Posted on (Answer #1)

In Act 1, Scene 3, Lady Capulet seeks out Juliet to have a conversation with her about marrying Paris.  Although Lady Capulet initially asks the Nurse to leave, she then quickly calls her back into the room.  After Lady Capulet tells Juliet that Paris would like to marry her, the Nurse chimes in and says, in part, "As all the world-why he's a man of wax" (1.3.82).  This means that Paris is the ideal man; similar to what an artist would make out of wax.  The Nurse is trying to support Lady Capulet by further saying, "Nay, he's a flower, in faith, a very flower" (1.3.84).  This is a general compliment towards Paris.  in his plays, Shakespeare uses many references to nature and this is one of many.  In this scene, the Nurse, has nothing but positive remarks about Paris.

mwestwood's profile pic

Posted on (Answer #2)

One of the most famous comic confidants of Shakespeare's play, the Nurse is certainly also the most loquacious, and she delights in hearing herself talk. For instance, when Lady Capulet asks the Nurse where her daughter is, the Nurse launches into a three-line response:

Now, by my maidenhead, at twelve year old,
I bade her come. What, lamb! What, ladybird!
God forbid! Where's this girl?
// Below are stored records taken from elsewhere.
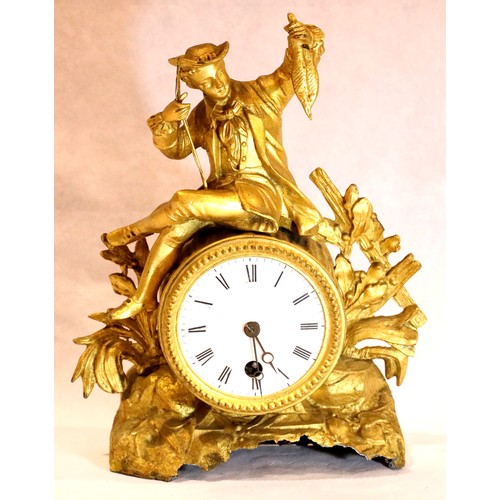 1481 - Two 19th century French cylinder mantel clocks, each lacking bases, the movements set into gilt meta... 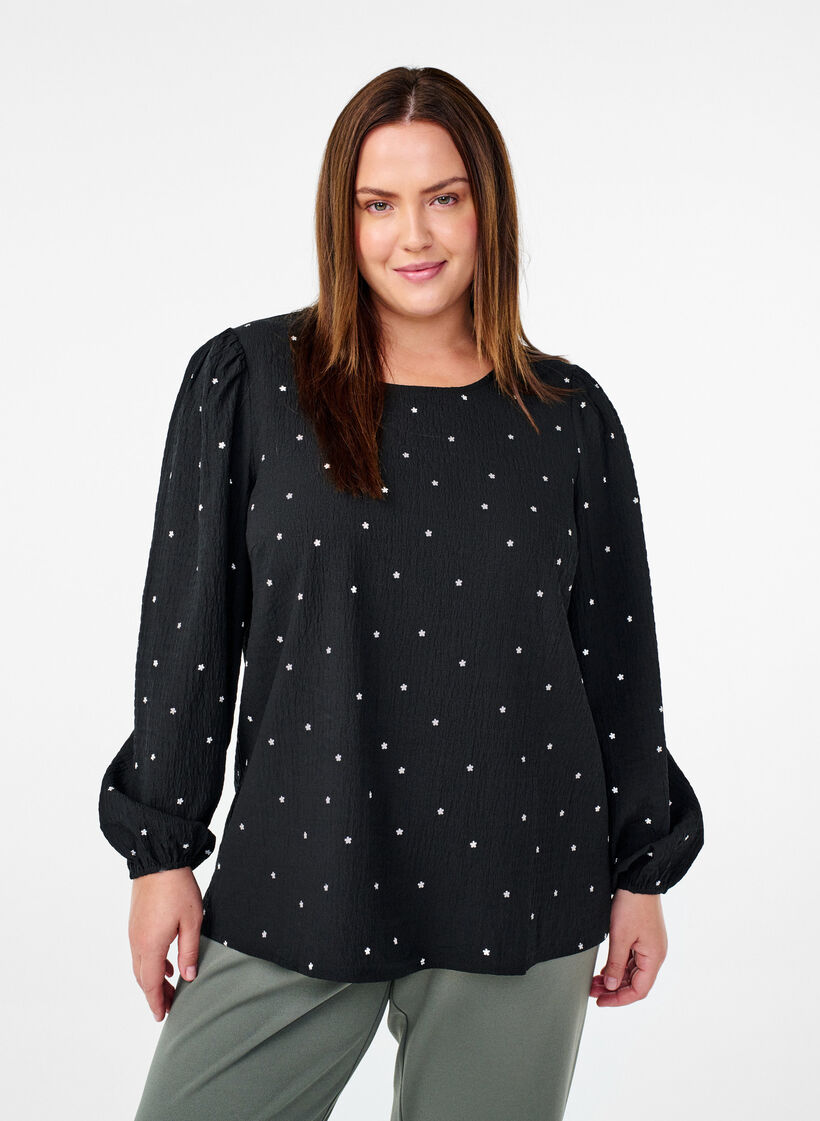 FLASH - Blouse met lange mouwen en kleine bloemen, Black White Flower, Model image number 0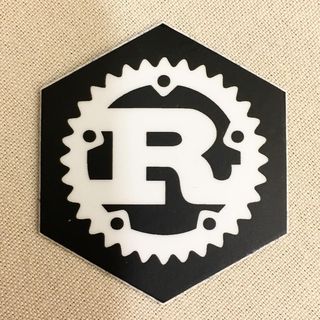 Copyright IG @mozsticker: More Rust stickers!(I have no idea why this one is in a hexagon… 🤷🏻‍♂️)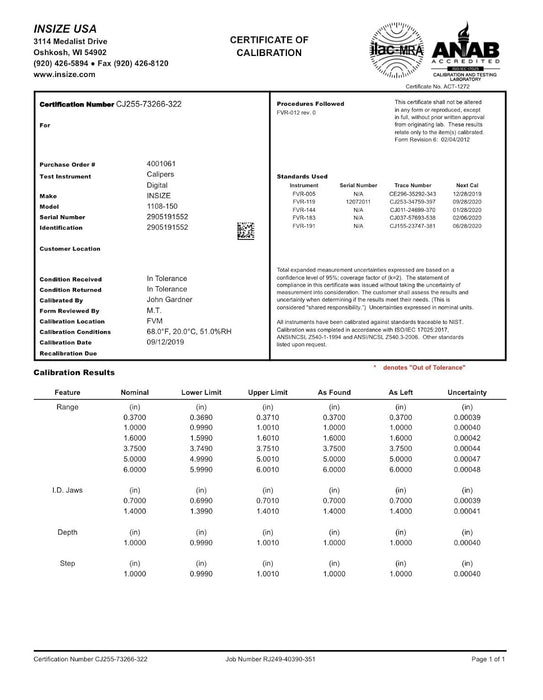 INSIZE 1108-150CAL Electronic Caliper with ISO17025 Calibration Certificate, 0-6"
What, Juliet! (1.3.4-6)

When Juliet does respond, Lady Capulet asks the Nurse to leave, but then calls her back, an indication that there is some tension between the mother and daughter on the subject of marriage. And, by having the Nurse present, they both can argue in favor of Juliet's marrying Paris. When, for instance, Lady Capulet describes Paris as valiant, the Nurse adds that "he's a man of wax," meaning that he is as beautiful as a wax figure. Then, she underscores Lady Capulet's observation "Verona's summer hath not such a flower" by saying "Nay he's a flower; in faith a very flower" (1.3.79-80).

Lady Capulet then applies the book metaphor to Paris, but the images also allude to the marriage contract that would benefit the Capulets with "gold clasps," "locks," and Juliet's making herself "no less"—that is, improving her social position. The Nurse expands on the "no less" by employing a sexual pun on pregnancy with her earthy humor enjoyed by the groundlings: "No less! nay, bigger; women grow by men" (1.3.97).

While the Nurse is certainly a comic figure and a bit foolish, there is no question that she loves Juliet and that she is favorably impressed with Paris as a suitor.